Zazwyczaj w takich sytuacjach policja szuka miejsca dla dziecka wspólnie z pracownikiem Miejskiego Ośrodka Pomocy Rodzinie, ale ten działa tylko do godziny 15.30. Potem pomagać ma Miejskie Centrum Interwencji Kryzysowej.

- Został stworzony dyżur w Punkcie Interwencji Kryzysowej i osoba, która pełni ten dyżur po prostu obdzwania wszystkie rodzinne placówki, prosząc się o przyjęcie ponad stan dzieci, które mamy w czasie interwencji - wyjaśnia kom. Sylwia Stańko-Mejza.

Tym razem to nie pomogło - żadna placówka nie chciała przyjąć dzieci. Dlatego policjanci wezwali pogotowie i chociaż stan dzieci był dobry, zostały zatrzymane w szpitalu. To wersja policji - wersja miasta jest taka, że stan zdrowia dzieci lepiej było skontrolować.

- Dzieci trafiły do szpitala, bo nie wiedzieliśmy, jaki był ich stan zdrowia. Natomiast faktem jest, że sytuacja w placówkach jest dramatyczna. Są one przepełnione. Nie mamy miejsc w pogotowiach rodzinnych, nie mamy miejsc w placówkach - przyznaje Dorota Potejko z Urzędu Miasta w Poznaniu.

Dzieci trafiły do domu dzielnicowego

Udało się już znaleźć rodzinę zastępczą, ale dzieci wciąż są w szpitalu, bo czekają na orzeczenie sądu rodzinnego.

Podobna sytuacja miała miejsce kilka miesięcy temu w Legnicy. Policjanci nie mogli skontaktować się z pracownikiem socjalnym w sprawie dwójki dzieci, a dzielnicowy zdecydował się wziąć dzieci do własnego domu.

- Sam mam dzieci, mam warunki i żona wyraziła zgodę, ale trzeba było zapytać o zgodę sąd rodzinny. Mam nadzieję, że nie będzie więcej takich sytuacji - mówi asp. sztab. Albert Pruszyński z Komendy Miejskiej w Legnicy.

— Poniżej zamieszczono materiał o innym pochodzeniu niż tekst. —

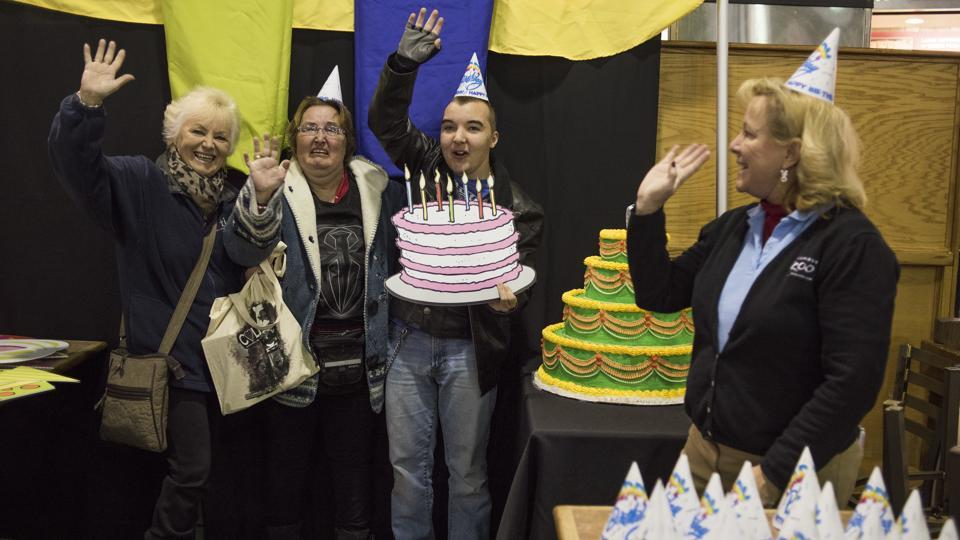 Michele Frymen, from left, Christy Anderson and Jacob Anderson, all from Columbus, hold up a birthday cake and wave as they get their picture taken during some festivities in the food court as part of the 60th birthday celebration for Colo. (AP Photo)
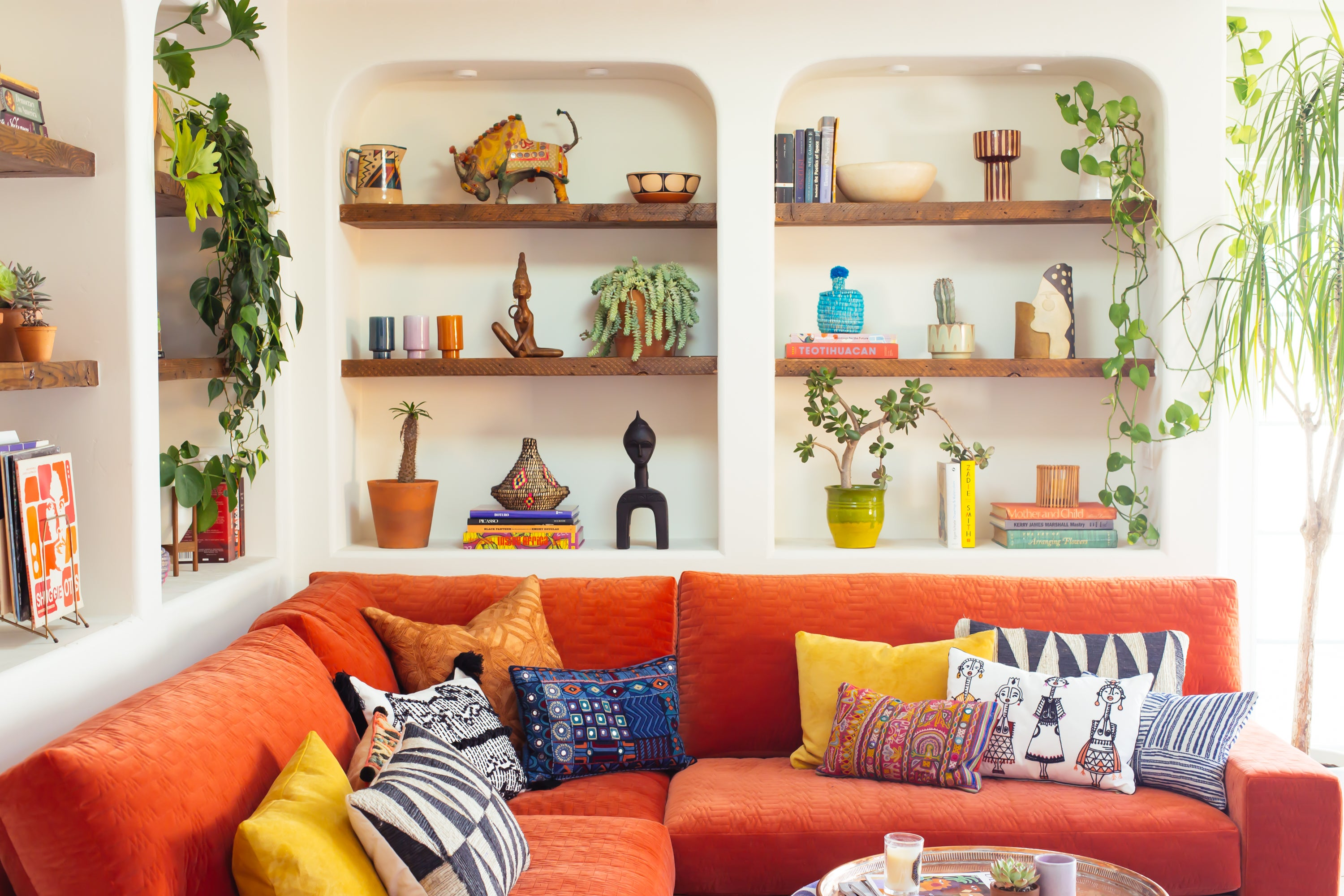 red sofa with built in bookshelves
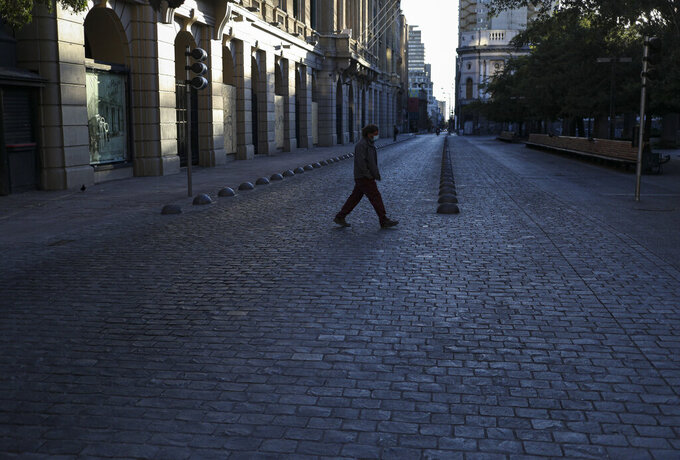A man walk through the iconic Paseo Ahumada usually streaming with pedestrians, during a reinstated lockdown to help contain the spread of COVID-19, in Santiago, Chile, Saturday, March 27, 2021. (AP Photo/Esteban Felix)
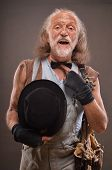 image of beggar  - Old homeless but cheerful beggar wearing jeans black gloves and hat - JPG
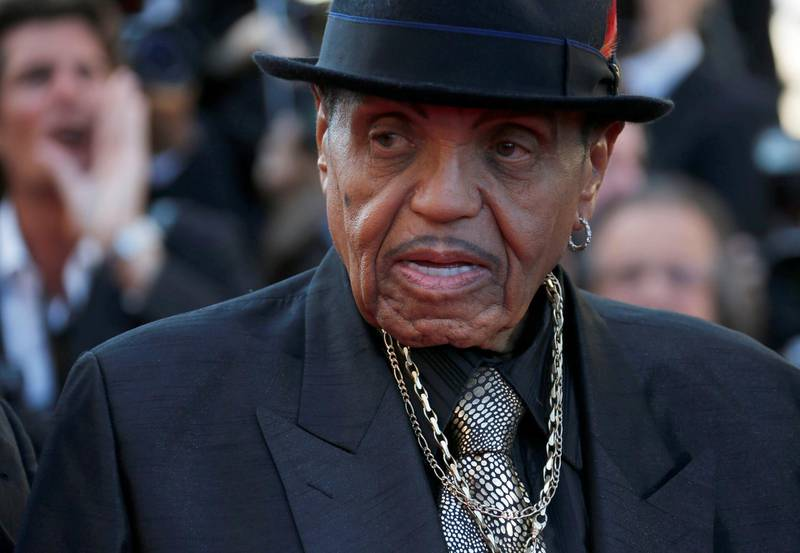 """FILE PHOTO: Joe Jackson, father of the late pop star Michael Jackson, poses on the red carpet as he arrives for the screening of the film """"Sils Maria"""" (Clouds of Sils Maria) in competition at the 67th Cannes Film Festival in Cannes, France, May 23, 2014.     REUTERS/Regis Duvignau/File Photo"""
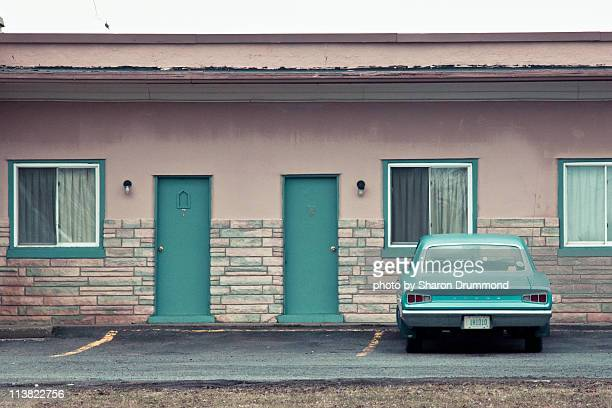vintage car in front of motel - motel stock photos and pictures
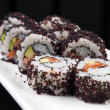 Close-up image of a japanese sushi rolls on a white plate — Stock Photo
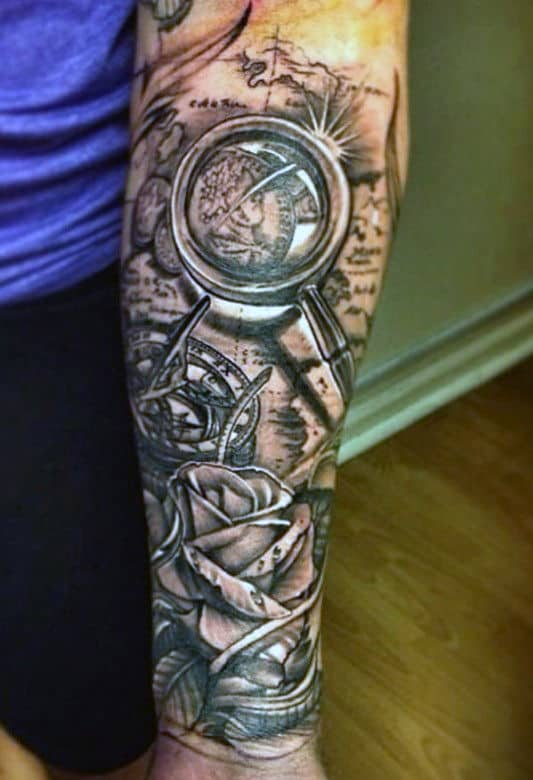 Man With World Map And Magnifying Glass Half Sleeve Forearm Tattoo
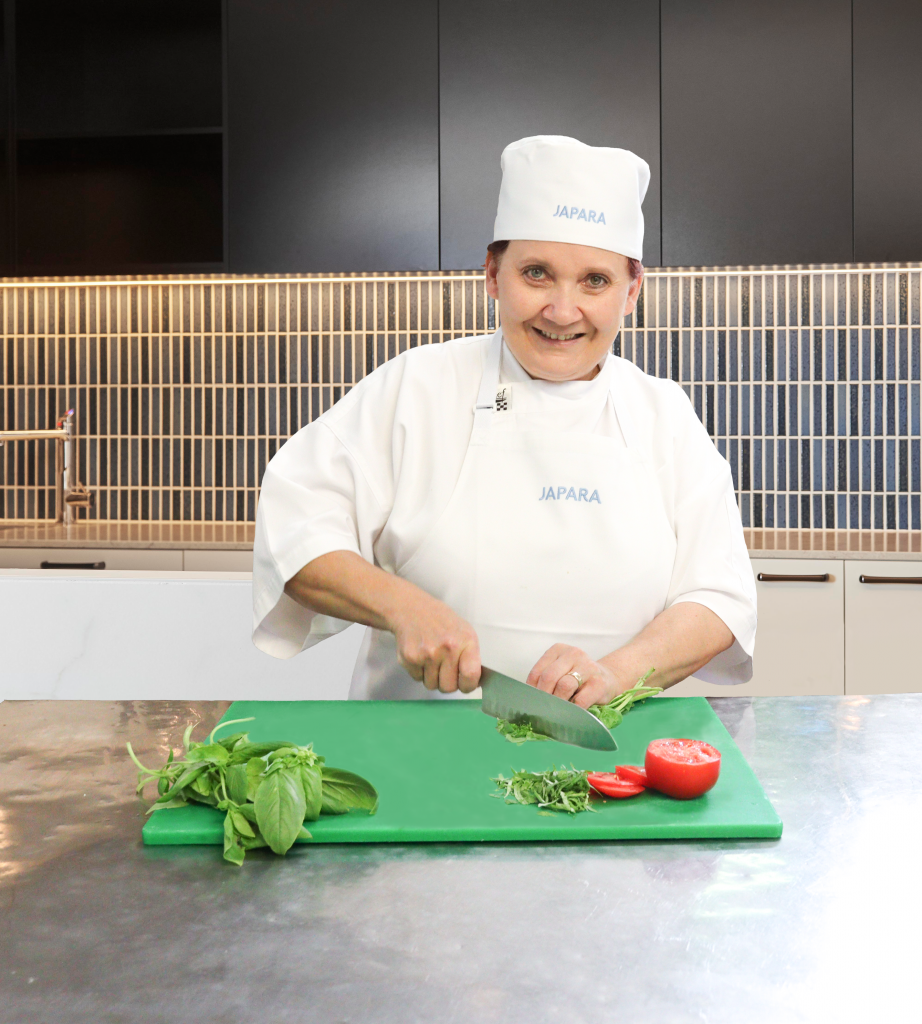 Female chef chopping vegetables at Trugo Place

Ministerialny projekt nowelizacji ustawy o pieczy zastępczej

Sprawie nie tylko poznańskiej przyjrzeć ma się Ministerstwo Rodziny, Pracy i Polityki Społecznej. - Oczywiście zwrócimy uwagę wojewodów na tę bardzo ważną kwestię działań kryzysowych, kiedy godzina jest późna, a wymaga się pilnej interwencji - zapowiada wiceministra rodziny, pracy i polityki społecznej Aleksandra Gajewska.

Po długich miesiącach do wykazu prac rządowych został w końcu wpisany ministerialny projekt nowelizacji ustawy o pieczy zastępczej. W Polsce na takie miejsce czeka aktualnie aż 1700 dzieci.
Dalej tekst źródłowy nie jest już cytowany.